🤖 AI Summary
This work addresses the premature convergence of Verifiable Reward Reinforcement Learning (RLVR) in large language model inference, which often arises from rapid policy entropy collapse leading to overly narrow reasoning paths. To mitigate this, the authors propose a position-aware entropy calibration mechanism that dynamically identifies decision-sensitive token positions during generation. At these critical locations, a soft mask is constructed using local top-p entropy and competition between the top two candidate tokens, combined with an anchor-based lower-bound penalty to encourage selective exploration. This approach shifts entropy regularization from uniform global application to targeted modulation at key decision points, substantially improving exploration efficiency over long reasoning trajectories. The method consistently outperforms strong RLVR baselines across five mathematical reasoning benchmarks, achieving particularly notable gains on AIME-style problems.
📝 Abstract
Reinforcement learning with verifiable rewards (RLVR) improves large language model reasoning but often suffers from rapid policy-entropy collapse, where the policy prematurely concentrates on narrow high-probability reasoning paths.
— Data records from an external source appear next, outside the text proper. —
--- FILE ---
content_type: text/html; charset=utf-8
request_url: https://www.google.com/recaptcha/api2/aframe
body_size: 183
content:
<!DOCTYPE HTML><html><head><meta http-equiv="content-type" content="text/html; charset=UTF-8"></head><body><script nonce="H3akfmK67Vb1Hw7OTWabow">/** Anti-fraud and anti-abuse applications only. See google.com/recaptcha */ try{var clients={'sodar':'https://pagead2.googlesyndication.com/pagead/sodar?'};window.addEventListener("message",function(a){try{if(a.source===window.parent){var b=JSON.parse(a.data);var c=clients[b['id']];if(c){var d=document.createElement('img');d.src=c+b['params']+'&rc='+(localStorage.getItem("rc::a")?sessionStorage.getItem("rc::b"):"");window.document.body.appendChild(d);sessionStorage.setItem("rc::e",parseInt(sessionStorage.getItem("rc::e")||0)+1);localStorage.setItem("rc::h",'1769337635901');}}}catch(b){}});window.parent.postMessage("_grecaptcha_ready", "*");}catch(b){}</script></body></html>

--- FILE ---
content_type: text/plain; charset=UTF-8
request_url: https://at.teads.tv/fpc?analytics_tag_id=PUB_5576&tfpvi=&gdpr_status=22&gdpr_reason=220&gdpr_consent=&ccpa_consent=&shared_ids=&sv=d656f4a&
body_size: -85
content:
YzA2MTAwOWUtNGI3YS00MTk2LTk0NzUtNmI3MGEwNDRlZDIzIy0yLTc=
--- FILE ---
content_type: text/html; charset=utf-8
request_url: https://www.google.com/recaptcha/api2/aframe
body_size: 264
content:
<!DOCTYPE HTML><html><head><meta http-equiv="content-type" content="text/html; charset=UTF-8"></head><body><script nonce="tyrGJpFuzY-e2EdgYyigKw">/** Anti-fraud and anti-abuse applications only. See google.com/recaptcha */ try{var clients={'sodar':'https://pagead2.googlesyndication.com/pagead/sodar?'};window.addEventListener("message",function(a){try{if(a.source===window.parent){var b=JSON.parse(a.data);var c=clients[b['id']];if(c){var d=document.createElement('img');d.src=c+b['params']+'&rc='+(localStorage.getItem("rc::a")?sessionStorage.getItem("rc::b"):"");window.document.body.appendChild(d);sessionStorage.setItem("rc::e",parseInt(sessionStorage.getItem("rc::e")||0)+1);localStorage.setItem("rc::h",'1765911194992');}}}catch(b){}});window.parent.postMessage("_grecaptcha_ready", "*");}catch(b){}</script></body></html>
While global entropy regularization can encourage exploration, uniformly increasing entropy across all token positions is inefficient for long reasoning trajectories, where many tokens are not decision-relevant. We propose Position-Aware Entropy Calibration (PAEC), a token-level entropy-management framework that constructs a soft mask from local top-p entropy and top-two candidate competition, and applies an anchor-based lower-bound penalty to prevent selected-position entropy collapse. Experiments on five mathematical reasoning benchmarks show that PAEC improves macro-average majority-vote performance over strong RLVR baselines, with clear gains on AIME-style tasks. Our results suggest that entropy management in reasoning RL should be formulated as selective exploration allocation over decision-sensitive positions rather than uniform randomness injection.